A growing Montreal real estate investor, Groupe Hazout, has bought its second property in Gatineau with the acquisition of three apartment towers along Bedard Street for $39 million.
The acquisition of the 320 apartments is the largest single purchase for Groupe Hazout, which now owns and operates about 1,100 apartments in Gatineau and Montreal.
The properties were acquired from Marlin Spring and Greybrook Realty of Toronto, which had purchased the three buildings in 2019. At that time, they were bought as part of a portfolio which included a 200-unit building in neighbouring Ottawa (that property was not part of this latest transaction).
“The market in Gatineau is very, very strong, actually better than Montreal right now,” Groupe Hazout president Kevin Hazout told RENX in an interview, noting the pandemic has impacted rental demand in his home market.
Gatineau an attractive market
“The interest in Gatineau is first of all the proximity to Ottawa. The rents are high in Ottawa, so we realize that a lot of tenants are working in Ottawa and renting in Gatineau because of the price difference being considerably lower.”
That is continuing to create demand in the city of about 300,000 residents, even through the pandemic.
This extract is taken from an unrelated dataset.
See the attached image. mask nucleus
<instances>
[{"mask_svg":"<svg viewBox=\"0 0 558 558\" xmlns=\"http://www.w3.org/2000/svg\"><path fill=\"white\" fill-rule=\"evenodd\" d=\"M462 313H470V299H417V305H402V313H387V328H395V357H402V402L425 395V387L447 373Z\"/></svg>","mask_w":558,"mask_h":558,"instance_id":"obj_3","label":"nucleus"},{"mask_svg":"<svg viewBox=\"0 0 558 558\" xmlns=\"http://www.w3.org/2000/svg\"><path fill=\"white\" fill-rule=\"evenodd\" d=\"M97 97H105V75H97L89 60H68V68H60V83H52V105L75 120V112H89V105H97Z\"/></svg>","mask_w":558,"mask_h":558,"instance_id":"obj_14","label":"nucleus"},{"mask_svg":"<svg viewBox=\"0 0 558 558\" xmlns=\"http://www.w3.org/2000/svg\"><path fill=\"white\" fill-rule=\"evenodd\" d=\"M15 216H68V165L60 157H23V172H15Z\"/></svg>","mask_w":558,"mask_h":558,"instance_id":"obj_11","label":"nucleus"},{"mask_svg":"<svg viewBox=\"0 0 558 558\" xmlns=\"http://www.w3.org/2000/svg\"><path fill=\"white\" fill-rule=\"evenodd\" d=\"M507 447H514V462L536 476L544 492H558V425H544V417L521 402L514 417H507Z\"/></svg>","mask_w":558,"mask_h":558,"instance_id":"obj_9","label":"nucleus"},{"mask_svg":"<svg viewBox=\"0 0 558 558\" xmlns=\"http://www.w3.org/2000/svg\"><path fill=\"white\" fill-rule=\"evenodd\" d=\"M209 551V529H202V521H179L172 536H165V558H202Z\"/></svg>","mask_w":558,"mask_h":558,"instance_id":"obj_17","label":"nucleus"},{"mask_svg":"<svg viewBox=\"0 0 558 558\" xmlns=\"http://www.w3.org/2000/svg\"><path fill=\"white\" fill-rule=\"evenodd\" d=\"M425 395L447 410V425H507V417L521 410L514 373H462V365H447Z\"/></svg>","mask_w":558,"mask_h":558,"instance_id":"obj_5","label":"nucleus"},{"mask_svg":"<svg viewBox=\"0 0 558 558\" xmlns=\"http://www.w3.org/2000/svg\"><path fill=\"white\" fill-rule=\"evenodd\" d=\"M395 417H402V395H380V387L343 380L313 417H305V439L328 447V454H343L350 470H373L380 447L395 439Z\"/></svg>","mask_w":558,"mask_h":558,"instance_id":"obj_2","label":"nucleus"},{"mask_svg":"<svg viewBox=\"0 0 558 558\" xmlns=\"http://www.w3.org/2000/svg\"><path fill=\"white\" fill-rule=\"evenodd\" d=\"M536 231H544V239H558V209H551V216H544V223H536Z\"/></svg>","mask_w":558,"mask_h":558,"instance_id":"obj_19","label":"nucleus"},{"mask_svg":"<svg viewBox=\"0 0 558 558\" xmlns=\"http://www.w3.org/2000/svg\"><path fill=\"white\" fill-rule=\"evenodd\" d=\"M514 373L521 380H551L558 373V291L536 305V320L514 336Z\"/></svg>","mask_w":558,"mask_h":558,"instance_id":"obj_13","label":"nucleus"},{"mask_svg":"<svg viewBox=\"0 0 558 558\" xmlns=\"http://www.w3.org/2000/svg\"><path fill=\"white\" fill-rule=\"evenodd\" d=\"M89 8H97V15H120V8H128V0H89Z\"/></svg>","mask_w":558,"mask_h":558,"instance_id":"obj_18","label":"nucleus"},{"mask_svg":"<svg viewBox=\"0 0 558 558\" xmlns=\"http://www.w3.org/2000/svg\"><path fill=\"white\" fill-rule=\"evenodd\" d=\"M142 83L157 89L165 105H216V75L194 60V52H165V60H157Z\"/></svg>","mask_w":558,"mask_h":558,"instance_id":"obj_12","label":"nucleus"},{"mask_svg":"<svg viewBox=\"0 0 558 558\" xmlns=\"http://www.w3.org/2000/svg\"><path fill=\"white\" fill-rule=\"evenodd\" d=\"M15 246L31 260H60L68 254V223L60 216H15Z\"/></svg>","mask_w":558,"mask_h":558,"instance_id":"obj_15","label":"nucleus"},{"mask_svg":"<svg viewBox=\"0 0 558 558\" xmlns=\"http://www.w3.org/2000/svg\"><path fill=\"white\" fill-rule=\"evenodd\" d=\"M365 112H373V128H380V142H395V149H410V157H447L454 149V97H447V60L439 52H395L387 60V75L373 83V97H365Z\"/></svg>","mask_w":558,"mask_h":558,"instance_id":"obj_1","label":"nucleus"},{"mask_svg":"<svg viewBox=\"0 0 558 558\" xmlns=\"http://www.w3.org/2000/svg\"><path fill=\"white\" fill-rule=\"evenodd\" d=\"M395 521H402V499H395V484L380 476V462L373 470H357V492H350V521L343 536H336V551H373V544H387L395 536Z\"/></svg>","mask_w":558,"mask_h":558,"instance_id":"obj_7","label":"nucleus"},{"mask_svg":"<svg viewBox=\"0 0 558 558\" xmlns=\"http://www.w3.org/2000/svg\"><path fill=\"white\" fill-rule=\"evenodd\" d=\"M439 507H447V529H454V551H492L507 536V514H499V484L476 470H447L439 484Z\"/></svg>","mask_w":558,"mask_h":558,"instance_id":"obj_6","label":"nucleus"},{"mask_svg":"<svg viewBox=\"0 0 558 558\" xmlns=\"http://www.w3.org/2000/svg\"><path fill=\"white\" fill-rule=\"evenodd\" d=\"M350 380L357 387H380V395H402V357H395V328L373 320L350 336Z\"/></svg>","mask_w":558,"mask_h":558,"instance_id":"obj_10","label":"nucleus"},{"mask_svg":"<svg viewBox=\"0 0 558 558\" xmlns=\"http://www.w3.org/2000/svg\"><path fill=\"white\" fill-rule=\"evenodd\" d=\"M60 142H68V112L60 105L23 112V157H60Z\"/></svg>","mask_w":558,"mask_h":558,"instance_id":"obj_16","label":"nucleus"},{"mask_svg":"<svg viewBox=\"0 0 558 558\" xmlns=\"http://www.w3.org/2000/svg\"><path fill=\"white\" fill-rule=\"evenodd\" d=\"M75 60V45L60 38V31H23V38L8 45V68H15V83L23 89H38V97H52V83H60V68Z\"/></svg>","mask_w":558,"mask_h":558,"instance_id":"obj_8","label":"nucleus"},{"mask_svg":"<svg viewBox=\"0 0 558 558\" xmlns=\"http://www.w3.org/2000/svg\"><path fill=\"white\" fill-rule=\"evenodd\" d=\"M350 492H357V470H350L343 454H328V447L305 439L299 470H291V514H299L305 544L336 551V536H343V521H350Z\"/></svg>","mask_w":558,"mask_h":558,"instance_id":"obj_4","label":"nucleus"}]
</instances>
Hazout said there is not only an overall shortage of rental product in Gatineau (the vacancy rate was 1.6 per cent in 2020, according to CMHC), there is an acute shortage in the mid-market segment.
“There is absolutely no renovated product,” he noted. “There is nothing in the middle.
“Usually what we do is we renovate the units to condo-type (quality).”
That’s something Marlin Spring had begun to do after its purchase, but only a few units have actually been upgraded so far, Hazout said. His firm intends to continue the upgrades both within the units themselves and later, in the hallways and other spaces.
The properties at 42, 44 and 46 Bedard St., are in close proximity to downtown Hull (Gatineau’s core business district) and downtown Ottawa, with access to schools, the Hull hospital campus and Gatineau Park.
The off-market transaction was brokered by Aik Aliferis, senior managing director of Institutional Property Advisors, in conjunction with the Marcus and Millichap Quebec office.
Groupe Hazout also bought a mixed-use land assembly along Laurier Avenue on the approach to Ottawa. He said at the moment the firm is considering its options for that property.
Groupe Hazout wants to buy in Gatineau, Ottawa, Montreal
Hazout said he’s continuing to look both in Gatineau and Ottawa for potential acquisitions, as well as in Montreal.
“We are actually looking at multiple properties in Ontario right now.”
The 29-year-old has been involved in real estate for a decade. In his native Morocco, Hazout said his father was involved in real estate, so he’s been exposed to the business all his life.
“My first property I was 19,” he said. “Buy one, refinance, then buy another. Then I bought in Cornwall (Ont., near the Quebec border) because I didn’t have enough money to buy in Montreal.
“Then I started as a broker and then I bought a six-plex, then I bought a 22 (-unit building), then I bought a 62 . . . when you own two, three, four (properties) then it’s rolling.”
Hazout said the firm generally invests its own equity in its acquisitions, though occasionally it will bring in a partner. Groupe Hazout, he said, has been averaging an acquisition or two each month, though they’ve generally been smaller or mid-sized assets.
Although there is growing competition for larger multifamily properties such as the Bedard Street complex, Hazout said as a private operator his firm has an advantage over some of the larger institutional investors which have become so active in Quebec.
“We are very active in the Quebec market and I think a lot of people prefer to go with us (rather) than REITs because we can act quicker. We don’t have all the restrictions that they have.”